▸ Assignment:
Could you repeat, word for word, only the lines from the one containing "Moving vote fraction: 0%." through the final line of the records below?

▸ Data for processing:

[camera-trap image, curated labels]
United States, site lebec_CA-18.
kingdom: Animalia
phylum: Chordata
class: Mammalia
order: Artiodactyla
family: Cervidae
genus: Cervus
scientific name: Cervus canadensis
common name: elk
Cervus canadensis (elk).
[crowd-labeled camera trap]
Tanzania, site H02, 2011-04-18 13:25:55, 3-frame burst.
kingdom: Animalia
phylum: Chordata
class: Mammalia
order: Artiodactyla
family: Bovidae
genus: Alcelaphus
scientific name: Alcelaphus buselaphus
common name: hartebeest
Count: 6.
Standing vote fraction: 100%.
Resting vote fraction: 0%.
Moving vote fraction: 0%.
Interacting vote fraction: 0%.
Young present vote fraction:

▸ Solution to this task:
Moving vote fraction: 0%.
Interacting vote fraction: 0%.
Young present vote fraction:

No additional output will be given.